***** EXTRACTED TEXT *****
However, the direction of this relationship could go either way. The success of the
organization’s project development might simply be conceived as the accumulation of
outcomes from each project — the sum if you will. This might be influenced by overall
policies, tools, and approaches, which may differ among three groups of stakeholders,
the IT management, IT workforce, and of the larger business influences. On the other
hand, these same policies, tools, and approaches at the departmental level may influence
the success of each project. Note that policies might be applied with wisdom differentially
where appropriate to different projects, or they might be applied uniformly helping some
projects and retarding others. Note also that some types of policies, perhaps pertaining
to standardization or reuse, would have dramatic impact while others pertaining to
documentation style or change management would have less impact given different
circumstances and projects.
*****
Answer these from the passage on project success in IT organizations:
1. What three groups of stakeholders does it name?
2. Policies on which topics does it say would have dramatic impact?
3. Policies on which topics does it say would have less impact?
Rely only on the passage for your answers.
***** DATA SECTION *****
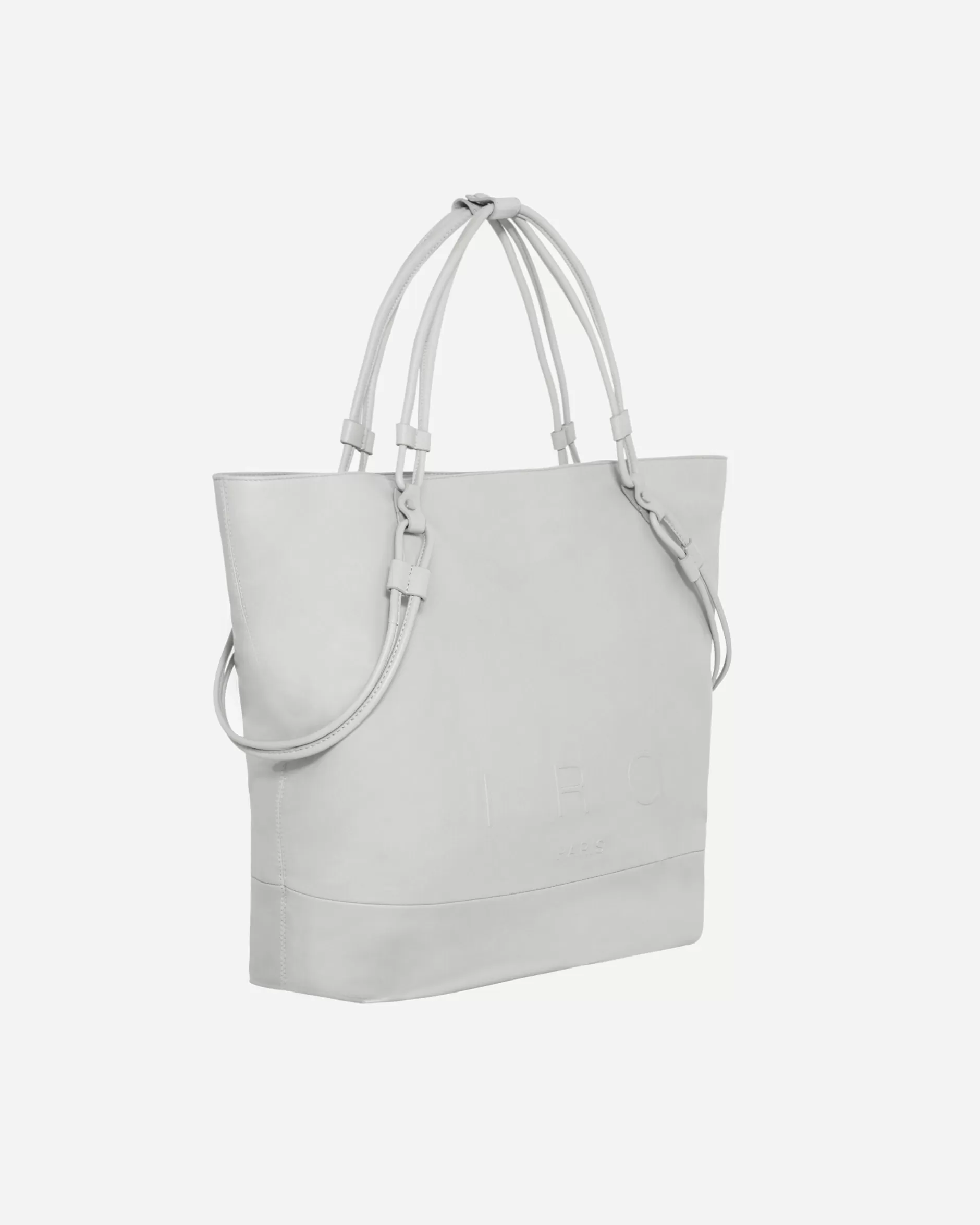 Cheap Borsa Shopper In Pelle Con Logo Tot Donna Borse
*****
* **WRITTEN ANSWER**
1. The IT management, the IT workforce, and the larger business influences.
2. Standardization or reuse.
3. Documentation style or change management.